### Breve esercizio
Estrai dai record ogni riga in cui compare la parola "presented".

### Dati forniti
◆ ◆ ◆ ◆ ◆ ◆ ◆

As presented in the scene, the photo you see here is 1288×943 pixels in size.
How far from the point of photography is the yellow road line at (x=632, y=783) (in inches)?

◆ ◆ ◆ ◆ ◆ ◆ ◆

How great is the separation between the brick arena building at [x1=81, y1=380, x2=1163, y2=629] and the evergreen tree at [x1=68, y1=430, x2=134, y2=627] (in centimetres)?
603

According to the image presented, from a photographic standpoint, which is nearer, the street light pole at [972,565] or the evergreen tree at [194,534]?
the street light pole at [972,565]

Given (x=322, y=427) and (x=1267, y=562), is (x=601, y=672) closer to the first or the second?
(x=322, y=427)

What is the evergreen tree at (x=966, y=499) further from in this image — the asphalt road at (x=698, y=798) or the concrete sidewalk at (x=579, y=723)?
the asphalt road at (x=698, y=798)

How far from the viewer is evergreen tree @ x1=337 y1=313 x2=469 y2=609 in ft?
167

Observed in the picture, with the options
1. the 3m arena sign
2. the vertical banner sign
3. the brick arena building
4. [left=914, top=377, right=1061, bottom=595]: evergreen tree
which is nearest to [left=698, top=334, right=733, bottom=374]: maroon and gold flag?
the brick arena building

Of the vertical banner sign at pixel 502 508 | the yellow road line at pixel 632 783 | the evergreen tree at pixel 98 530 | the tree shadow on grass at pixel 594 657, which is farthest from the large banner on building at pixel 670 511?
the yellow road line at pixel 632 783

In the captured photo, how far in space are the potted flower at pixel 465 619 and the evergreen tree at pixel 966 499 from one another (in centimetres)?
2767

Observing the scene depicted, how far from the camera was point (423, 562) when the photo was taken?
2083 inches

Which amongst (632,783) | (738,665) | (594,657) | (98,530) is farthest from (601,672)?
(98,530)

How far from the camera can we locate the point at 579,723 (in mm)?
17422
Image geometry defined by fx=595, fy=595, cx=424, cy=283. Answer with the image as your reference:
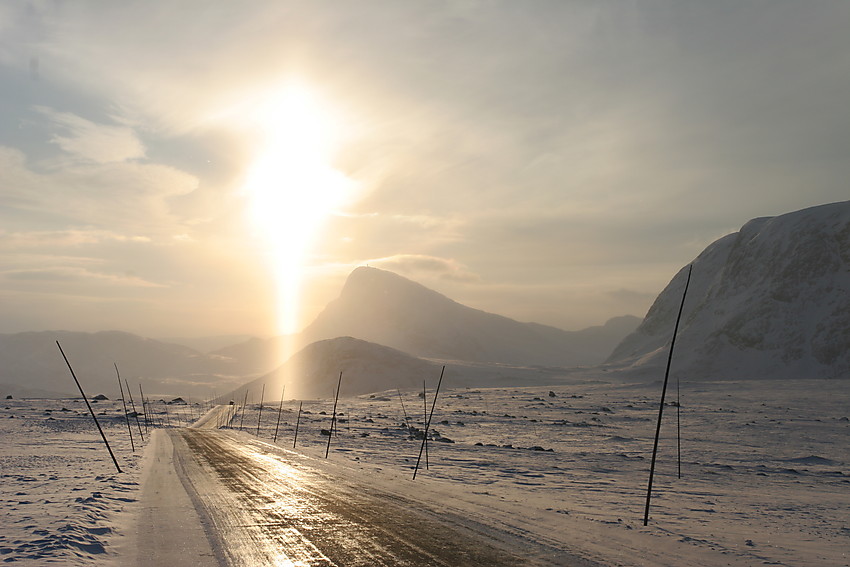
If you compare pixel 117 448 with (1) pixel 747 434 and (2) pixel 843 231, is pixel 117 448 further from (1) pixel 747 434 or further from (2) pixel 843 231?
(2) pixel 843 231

◆ ◆ ◆ ◆ ◆ ◆ ◆

### Risultato dell'esercizio
As presented in the scene, the photo you see here is 1288×943 pixels in size.
According to the image presented, from a photographic standpoint, which is nearer, the street light pole at [972,565] or the evergreen tree at [194,534]?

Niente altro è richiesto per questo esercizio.